STATS 250

Prediction Intervals and Confidence Intervals for Linear Regression

Importantly, you can't test one-sided alternative hypotheses with an ANOVA F-test for regression. With the t-test, you could test not equal, greater than, or less than hypotheses, but with the F-test you can't.

Now, we're going to look at confidence intervals for predictions. There are two scenarios:

  • How would you test the prediction for a single data point?
  • How would you test the prediction for a mean?

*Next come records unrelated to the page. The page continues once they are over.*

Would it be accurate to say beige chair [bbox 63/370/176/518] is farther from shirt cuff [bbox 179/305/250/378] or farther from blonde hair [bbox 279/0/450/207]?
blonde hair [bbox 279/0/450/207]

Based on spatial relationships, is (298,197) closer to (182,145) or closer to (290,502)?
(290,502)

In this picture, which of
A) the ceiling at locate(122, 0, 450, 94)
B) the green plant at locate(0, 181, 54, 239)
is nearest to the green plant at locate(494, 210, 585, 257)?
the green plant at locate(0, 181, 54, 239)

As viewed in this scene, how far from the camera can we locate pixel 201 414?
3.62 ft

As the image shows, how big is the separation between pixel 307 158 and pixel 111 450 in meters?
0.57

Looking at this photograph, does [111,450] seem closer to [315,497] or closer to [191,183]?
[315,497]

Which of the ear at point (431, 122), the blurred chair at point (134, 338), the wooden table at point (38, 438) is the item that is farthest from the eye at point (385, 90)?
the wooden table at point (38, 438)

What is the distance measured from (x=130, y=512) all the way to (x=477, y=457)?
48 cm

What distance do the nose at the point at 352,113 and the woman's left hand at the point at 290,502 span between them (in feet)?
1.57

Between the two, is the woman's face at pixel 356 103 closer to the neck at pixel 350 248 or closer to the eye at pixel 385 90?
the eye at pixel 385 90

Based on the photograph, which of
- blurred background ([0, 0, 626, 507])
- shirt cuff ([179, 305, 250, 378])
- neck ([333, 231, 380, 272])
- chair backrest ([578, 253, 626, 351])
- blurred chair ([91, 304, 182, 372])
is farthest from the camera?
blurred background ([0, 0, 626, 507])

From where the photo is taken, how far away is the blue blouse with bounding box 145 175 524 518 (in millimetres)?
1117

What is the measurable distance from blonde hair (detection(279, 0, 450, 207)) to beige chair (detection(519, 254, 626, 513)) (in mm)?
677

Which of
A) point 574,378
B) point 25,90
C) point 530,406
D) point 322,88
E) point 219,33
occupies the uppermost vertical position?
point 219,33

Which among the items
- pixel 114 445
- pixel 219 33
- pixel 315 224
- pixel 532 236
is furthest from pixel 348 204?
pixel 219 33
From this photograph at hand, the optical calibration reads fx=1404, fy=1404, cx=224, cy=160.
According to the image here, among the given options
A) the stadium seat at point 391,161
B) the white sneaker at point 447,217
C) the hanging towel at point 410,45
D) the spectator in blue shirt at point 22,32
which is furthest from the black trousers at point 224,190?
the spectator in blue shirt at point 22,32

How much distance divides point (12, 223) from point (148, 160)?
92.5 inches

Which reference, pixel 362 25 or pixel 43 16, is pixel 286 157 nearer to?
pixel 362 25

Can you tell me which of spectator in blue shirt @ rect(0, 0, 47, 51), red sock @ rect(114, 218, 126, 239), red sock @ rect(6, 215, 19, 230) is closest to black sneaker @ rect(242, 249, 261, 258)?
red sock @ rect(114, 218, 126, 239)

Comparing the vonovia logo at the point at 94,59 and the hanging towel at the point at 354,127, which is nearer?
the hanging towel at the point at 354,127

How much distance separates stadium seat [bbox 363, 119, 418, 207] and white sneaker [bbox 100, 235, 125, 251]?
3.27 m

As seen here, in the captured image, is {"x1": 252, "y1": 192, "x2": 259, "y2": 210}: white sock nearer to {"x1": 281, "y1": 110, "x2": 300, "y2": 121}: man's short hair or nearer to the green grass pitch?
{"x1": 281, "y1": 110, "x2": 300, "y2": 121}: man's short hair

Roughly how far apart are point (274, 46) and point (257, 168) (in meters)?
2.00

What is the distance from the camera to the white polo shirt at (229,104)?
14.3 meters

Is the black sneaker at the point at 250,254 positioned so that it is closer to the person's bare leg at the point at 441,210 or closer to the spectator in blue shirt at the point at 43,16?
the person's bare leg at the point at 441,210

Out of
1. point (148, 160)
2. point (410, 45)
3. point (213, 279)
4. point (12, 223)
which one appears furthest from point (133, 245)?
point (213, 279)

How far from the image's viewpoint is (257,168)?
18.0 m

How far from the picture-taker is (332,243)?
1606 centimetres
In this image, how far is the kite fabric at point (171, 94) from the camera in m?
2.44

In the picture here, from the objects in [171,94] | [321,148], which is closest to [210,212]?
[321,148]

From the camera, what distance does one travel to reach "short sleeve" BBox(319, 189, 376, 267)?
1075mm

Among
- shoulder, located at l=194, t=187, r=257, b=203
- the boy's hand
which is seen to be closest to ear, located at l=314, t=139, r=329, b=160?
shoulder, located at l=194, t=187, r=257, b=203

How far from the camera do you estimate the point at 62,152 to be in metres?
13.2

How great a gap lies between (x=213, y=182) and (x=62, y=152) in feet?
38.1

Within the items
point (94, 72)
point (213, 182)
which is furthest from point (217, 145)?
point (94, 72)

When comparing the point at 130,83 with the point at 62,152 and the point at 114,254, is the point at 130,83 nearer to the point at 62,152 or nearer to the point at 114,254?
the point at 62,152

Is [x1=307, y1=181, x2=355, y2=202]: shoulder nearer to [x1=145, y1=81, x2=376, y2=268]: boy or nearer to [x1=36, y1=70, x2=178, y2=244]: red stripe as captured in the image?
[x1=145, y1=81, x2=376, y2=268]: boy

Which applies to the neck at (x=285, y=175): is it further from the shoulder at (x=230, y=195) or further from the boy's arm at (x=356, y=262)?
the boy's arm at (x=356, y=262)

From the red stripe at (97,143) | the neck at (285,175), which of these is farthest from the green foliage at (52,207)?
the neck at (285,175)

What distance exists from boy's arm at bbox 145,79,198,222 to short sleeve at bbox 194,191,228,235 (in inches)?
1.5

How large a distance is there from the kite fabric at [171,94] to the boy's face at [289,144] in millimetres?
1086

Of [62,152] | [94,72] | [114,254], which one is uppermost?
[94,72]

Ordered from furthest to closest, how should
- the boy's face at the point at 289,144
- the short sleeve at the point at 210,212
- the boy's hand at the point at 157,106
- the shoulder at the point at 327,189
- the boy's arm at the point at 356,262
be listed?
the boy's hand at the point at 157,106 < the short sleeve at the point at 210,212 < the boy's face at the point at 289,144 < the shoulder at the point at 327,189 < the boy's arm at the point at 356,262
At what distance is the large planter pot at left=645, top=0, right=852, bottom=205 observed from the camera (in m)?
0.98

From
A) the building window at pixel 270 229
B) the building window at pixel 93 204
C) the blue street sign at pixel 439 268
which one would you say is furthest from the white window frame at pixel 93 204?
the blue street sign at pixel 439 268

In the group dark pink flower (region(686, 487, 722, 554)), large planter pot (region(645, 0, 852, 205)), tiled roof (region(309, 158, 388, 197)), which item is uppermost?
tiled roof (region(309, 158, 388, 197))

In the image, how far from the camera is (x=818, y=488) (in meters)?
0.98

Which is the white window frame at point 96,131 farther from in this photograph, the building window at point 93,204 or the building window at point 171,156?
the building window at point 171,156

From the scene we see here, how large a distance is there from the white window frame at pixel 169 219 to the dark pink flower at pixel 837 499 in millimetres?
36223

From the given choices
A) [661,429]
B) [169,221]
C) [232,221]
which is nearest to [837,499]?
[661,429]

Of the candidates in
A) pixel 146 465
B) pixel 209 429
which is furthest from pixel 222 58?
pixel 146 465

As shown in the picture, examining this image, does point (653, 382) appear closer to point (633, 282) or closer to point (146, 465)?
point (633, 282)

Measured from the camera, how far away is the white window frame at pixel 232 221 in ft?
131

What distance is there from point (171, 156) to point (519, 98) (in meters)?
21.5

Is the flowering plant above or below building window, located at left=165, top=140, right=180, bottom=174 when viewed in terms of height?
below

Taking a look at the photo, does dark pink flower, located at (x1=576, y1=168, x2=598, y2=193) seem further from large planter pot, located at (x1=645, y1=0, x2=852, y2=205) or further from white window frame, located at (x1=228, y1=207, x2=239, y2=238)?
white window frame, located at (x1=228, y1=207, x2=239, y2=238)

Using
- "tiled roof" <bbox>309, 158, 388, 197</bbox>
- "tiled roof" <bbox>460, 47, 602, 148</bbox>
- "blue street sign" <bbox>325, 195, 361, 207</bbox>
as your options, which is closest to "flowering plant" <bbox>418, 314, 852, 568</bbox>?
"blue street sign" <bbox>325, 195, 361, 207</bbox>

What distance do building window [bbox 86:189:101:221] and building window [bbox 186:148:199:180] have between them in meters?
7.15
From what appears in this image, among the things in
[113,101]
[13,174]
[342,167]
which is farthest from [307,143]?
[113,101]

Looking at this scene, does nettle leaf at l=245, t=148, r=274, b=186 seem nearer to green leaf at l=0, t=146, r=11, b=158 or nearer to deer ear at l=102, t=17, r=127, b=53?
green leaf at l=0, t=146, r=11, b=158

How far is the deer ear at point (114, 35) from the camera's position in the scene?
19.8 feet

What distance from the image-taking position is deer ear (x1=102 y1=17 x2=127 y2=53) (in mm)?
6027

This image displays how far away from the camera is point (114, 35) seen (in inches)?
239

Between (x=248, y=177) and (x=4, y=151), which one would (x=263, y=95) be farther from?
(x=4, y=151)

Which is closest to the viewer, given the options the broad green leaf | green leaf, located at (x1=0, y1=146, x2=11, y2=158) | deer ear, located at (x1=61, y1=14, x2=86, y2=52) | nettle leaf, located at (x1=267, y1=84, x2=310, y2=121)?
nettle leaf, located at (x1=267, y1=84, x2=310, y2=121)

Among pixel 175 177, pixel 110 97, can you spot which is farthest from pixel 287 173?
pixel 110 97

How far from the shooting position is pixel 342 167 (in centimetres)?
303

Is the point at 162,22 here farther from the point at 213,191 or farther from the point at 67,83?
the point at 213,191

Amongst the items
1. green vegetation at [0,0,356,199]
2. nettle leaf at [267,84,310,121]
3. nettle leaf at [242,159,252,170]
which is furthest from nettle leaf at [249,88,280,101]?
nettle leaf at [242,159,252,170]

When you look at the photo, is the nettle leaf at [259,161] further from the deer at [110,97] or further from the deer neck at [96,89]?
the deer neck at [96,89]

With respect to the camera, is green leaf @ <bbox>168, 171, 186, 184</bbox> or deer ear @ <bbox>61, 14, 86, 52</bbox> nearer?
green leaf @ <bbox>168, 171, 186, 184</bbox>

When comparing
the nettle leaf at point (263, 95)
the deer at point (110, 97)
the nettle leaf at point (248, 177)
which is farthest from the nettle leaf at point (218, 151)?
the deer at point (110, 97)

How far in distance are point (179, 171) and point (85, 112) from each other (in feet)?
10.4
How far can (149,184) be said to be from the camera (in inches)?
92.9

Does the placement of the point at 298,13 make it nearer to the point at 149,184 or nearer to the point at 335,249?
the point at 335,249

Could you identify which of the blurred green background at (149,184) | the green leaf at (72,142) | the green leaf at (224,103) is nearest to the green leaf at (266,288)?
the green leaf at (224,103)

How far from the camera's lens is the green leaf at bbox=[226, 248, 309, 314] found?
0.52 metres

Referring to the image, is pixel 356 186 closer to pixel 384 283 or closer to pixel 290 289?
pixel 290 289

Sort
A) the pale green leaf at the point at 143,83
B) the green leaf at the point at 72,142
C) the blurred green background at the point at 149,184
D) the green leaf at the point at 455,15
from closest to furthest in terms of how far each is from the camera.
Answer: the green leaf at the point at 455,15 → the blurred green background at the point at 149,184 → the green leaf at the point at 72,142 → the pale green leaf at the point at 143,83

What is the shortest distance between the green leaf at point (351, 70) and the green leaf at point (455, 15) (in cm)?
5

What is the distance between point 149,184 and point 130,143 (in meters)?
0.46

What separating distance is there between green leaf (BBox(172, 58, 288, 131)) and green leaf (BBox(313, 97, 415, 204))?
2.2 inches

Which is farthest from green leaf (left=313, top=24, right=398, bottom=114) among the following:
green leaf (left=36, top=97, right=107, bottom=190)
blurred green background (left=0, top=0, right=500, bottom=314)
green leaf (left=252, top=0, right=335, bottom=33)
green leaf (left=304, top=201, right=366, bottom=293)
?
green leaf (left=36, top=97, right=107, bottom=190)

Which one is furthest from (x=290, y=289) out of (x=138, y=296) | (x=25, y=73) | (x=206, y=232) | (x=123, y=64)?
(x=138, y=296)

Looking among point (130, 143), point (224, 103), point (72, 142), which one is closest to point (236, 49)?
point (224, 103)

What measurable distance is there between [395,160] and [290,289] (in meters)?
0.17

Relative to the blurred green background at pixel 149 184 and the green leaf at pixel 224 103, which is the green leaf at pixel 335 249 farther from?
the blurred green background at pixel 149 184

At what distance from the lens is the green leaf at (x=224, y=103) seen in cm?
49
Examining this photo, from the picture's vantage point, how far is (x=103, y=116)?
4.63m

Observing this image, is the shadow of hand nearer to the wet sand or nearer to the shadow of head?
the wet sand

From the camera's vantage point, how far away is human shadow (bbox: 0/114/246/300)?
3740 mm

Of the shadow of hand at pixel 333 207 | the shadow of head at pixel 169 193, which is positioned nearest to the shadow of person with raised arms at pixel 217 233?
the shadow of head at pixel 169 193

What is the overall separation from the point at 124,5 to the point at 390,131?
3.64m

First, when looking at a single point estimation. You have $$\hat{y} = b_1x + b_0$$, and you also have an estimated standard deviation $$s$$ for the regression.

$$s = \sqrt{\text{MSE}}$$

When testing for a mean, you use the expected value:

$$E[\hat{y}] = b_1x + b_0$$

Although this looks really similar, the standard errors are different. When looking at a mean, you have less error. When looking at an individual, you have more error.

Predicting for Individuals vs Mean

For individuals, the standard deviation is just:

$$\sigma$$

For populations, the standard deviation is:

$$\frac{\sigma}{\sqrt{n}}$$

You can construct a prediction interval for an individual response, and this interval will be wider than a confidence interval for a mean response. Notice the change in nomenclature.

Confidence Interval for a Mean Response

$$\hat{y} \pm t^* \text{s.e.}(\text{fit})$$

$$\text{s.e.}(\text{fit}) = s\sqrt{\frac{1}{n} + \frac{(x - \bar{x})^2}{\sum (x_i - \bar{x})^2}}$$

Prediction Interval for an Individual Response

$$\hat{y} \pm t^* \text{s.e.}(\text{pred})$$

$$\text{s.e.}(\text{pred}) = \sqrt{s^2 + (\text{s.e.}(\text{fit}))^2}$$

Notice that this standard error is the norm of $$s$$ and the fit standard error.

Epsilon Error

Note that there is randomness in the linear relationship:

$$y = \beta_0 + \beta_1x + \epsilon$$

Where $$\epsilon$$ is just a normal distribution with mean 0 and constant variation of standard deviation $$\sigma$$.

Assumptions

  • Relationship is in fact linear.
  • Errors should be normally distributed.
  • Errors should have constant variance.
  • Errors should not display obvious patterns.

We cannot observe the actual $$\epsilon$$.

Testing Linearity

Examine a scatterplot of $$y$$ versus $$x$$.

Testing that errors are normally distributed

Use a QQ plot! (Or a histogram)

Testing distribution of errors

In a residual plot, it will center at 0 and have x values and residuals. You should check for random scatter.

A funnel shape would have evidence for non-constant variance, or heteroscedasticity. Who the hell came up with that word?